I quickly got into the car and drove away from that place as fast as I could.
After driving for a few minutes, I stopped. I was shaking with fear and couldn’t drive anymore. Then I began to pray, thanking God for saving me and asking Him to forgive me for not thinking of Him at that moment. Only late in the evening did I calm down and could plan my next steps.

From similar stories that happened in my life and the lives of people close to me, I realized that fear exists and is normal. People react to, and experience fear in different ways. It is common for everyone to feel fear, but it’s not natural for us to get used to horrors, suffering, death, and destruction. Therefore, one
should not be ashamed of feeling fear. Moreover, we need fear to survive.
After all, this emotion gives people a basic sense of self-preservation.

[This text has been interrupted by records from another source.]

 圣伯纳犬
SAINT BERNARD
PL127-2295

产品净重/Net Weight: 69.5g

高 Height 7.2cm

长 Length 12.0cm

There is another kind of fear: the fear of feeling the presence of God. This emotion is different from fear for life. This state is more like awe, a feeling of the incredible greatness of God who is standing next to you and whose eyes you do not have the courage to look into, falling down before Him in reverent
worship. І would like to wish everybody to feel the very same fear – the presence of God. With this feeling, living faith, strength, and victory come into our lives, which Ukraine needs so much now!

Rich blessings to all of HART’s supporters. Pastor Yevhen.

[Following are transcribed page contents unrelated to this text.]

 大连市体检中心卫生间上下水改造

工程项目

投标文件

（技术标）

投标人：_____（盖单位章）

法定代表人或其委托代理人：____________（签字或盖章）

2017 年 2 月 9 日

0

Thank You For Your Support!

Thanks to HART supporters from a partner church and its pastor in the Tarnopil region of West Ukraine.

Thanks from the ‘Viking’ organization who serve civilians and soldiers at the front lines of conflict zones.

Here are specific prayer points that can help guide our prayers for the situation in Ukraine. Please share these with your friends and family:

  1. Pray for the physical protection and provision for Ukrainian children in harm’s way. Supernaturally, and otherwise, minimize the suffering and loss of life, Jesus. Keep the bombs away, and food in their stomachs. Pray for children who are seeing things no child’s eye should ever see. Jesus, you are a great King and healer. By whatever means you chose— loving parents, a direct work of the Holy Spirit, fellow believers… protect the hearts, minds, and imagination of children.
  2. Pray for and ask to see God’s glory amid this great struggle. Pray that He would be glorified through the Christians in Ukraine who are being his hands and feet during this terrible tragedy.
  3. Pray for God’s peace to be a source of strength for the thousands of Ukrainian workers/volunteers who are serving refugees who need to hear of God’s love for them.
  4. Pray for God’s protection for soldiers and civilians caught up in this conflict.
  5. Pray for the residents of cities and towns who are under heavy shelling, and have lost their heat, lights, and water.
  6. Pray for the civilian and military prisoners of war who are subject to torture and death at the hands of their captors.
  7. Ask God to comfort the many families that have lost mothers, fathers, sons and daughters, brothers and sisters during this Russian invasion. The pain and heartache are overwhelming for most families.
  8. Pray for the frustration of all evil plans of the enemy.
  9. Ask God to intervene. Pray for wisdom for world leaders. Pray that God would move in their hearts and guide their steps and plans to end this war.
  10. Pray for the President (Zelensky) and the leaders of Ukraine to know God’s truth and peace and be transformed by his Holy Spirit so that they would seek to lead their country in the way of peace.
  11. Ask that this conflict would open doors of opportunities for the gospel. Pray that He would make his name known across Ukraine, Russia, and all the European countries that refugees are fleeing to due to this conflict.